- Les restes du monde
Ecosse année zéro
Depuis jeudi soir, il n'y a plus un seul représentant écossais dans les compétitions européennes*. Exit les Rangers et le Celtic, les deux gros de Glasgow qui ne parviennent même plus à cacher la misère d'un football qui s'enfonce dans la crise.
Fucking disgrace… Le football écossais déprime sévèrement. On plaint les fans de foot locaux, qui doivent aujourd’hui se retrouver à pleurer dans leur bière dans un de ces pubs sans âme qui sert de décor au film Trainspotting. Mais si, la scène avec les pires chiottes d’Ecosse. Jeudi soir dernier, leurs représentants sur la scène européenne ont touché le fond. Exit Heart of Midlothian, humilié sur sa pelouse à l’aller par Tottenham 5-0 et qui n’a pu que laver l’affront au retour en concédant le nul ; exit le Celtic, mangé 3-1 par l’ogre suisse FC Sion et éliminé dès son entrée dans la compétition (comme l’an dernier d’ailleurs, sorti par Braga en tour de qualif de C1 puis par Utrecht en play-off de C3) ; exit aussi les Rangers, déjà honteusement battus par Malmö en Ligue des Champions et qui ne sont même pas parvenus à venir à bout de Maribor en Ligue Europa ! Il faut y ajouter la sortie du quatrième représentant, Dundee United, dès le deuxième tour des qualifications, face à l’équipe polonaise du Śląsk Wrokław. Voilà. Quatre équipes en lice en début de saison et pas une qui prolonge l’aventure au-delà du mois d’août. Une misère. Une honte presque, au point que le président de la fédé Stewart Regan a été contraint de s’expliquer au micro de BBC Scotland : « Nous avons juste perdu notre chemin. Je ne voudrais pas appeler cela une crise parce que cela implique que vous n’êtes pas capable de faire quelque chose. Je pense que nous pouvons le faire » .
16e rang européen
S’il ne souhaite pas (encore) parler de crise, on est en droit de douter de ses paroles. Car cette sortie précoce de la scène européenne n’est pas un accident de parcours ni la conséquence d’éléments défavorables. Non, elle semble bien être la suite logique et triste pour un football en totale perte de vitesse. A tous les niveaux : qualité du jeu pratiqué qui stagne voire qui baisse, manque d’attractivité, popularité en berne, finances dans le rouge… Tout est lié, au point que dans ce cercle vicieux dans lequel le foot écossais paraît (irrémédiablement ?) plongé, difficile de trouver le facteur déterminant qui a entraîné le début des emmerdes. Il faut peut-être remonter à l’Arrêt Bosman, qui a entraîné la chute – plus ou moins rapide, plus ou moins lourde – de nombreux championnats mineurs européens qui parvenaient jusqu’alors à s’en tirer : Belgique, Pays-Bas, Ecosse donc… Ce dernier a pourtant longtemps su résister et s’afficher sur la scène européenne.

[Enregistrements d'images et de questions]
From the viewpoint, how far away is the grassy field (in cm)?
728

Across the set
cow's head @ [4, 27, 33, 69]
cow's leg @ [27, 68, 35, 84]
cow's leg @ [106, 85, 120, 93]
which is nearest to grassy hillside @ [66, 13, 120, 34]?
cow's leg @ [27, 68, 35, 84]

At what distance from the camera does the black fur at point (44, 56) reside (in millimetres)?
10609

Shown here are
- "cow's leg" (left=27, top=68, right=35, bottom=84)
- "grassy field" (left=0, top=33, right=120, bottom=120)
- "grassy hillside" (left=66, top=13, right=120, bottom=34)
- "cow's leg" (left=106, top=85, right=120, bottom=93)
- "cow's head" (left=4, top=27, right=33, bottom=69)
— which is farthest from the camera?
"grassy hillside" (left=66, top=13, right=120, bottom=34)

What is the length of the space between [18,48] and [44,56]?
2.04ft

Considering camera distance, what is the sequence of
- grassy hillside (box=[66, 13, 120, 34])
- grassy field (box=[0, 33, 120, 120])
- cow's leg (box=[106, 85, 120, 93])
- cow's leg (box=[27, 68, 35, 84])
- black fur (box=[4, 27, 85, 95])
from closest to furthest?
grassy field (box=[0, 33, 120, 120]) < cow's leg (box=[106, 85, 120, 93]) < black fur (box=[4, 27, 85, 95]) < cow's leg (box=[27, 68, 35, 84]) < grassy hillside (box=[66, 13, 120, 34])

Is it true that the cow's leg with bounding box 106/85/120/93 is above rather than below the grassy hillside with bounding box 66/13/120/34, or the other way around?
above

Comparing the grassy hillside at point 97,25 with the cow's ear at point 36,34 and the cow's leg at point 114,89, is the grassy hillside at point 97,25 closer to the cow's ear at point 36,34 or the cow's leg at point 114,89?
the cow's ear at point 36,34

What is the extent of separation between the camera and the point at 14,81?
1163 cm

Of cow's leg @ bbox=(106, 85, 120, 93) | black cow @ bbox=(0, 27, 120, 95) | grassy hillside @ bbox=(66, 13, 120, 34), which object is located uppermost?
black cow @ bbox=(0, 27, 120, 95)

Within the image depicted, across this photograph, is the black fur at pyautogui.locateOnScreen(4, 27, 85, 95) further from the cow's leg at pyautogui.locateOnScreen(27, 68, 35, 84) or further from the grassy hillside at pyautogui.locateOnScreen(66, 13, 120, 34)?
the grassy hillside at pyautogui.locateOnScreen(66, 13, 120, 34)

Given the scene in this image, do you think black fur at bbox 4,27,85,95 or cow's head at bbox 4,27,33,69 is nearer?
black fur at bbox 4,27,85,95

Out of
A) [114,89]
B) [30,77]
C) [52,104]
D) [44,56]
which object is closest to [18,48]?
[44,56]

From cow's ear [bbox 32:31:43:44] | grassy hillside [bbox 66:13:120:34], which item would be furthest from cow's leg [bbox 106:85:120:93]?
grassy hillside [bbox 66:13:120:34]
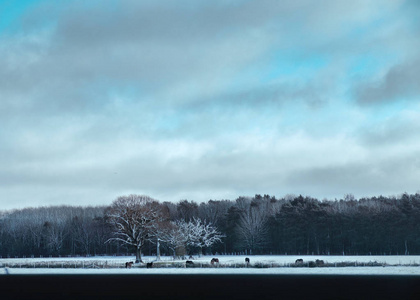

TÂCHE DEMANDÉE:
Citez, s'il vous plaît, les quatre clubs écossais qui représentaient l'Écosse en coupes d'Europe en début de saison selon l'article sur le football écossais. Les enregistrements ne servent pas ici.

RÉPONSE:
Heart of Midlothian, le Celtic, les Rangers et Dundee United.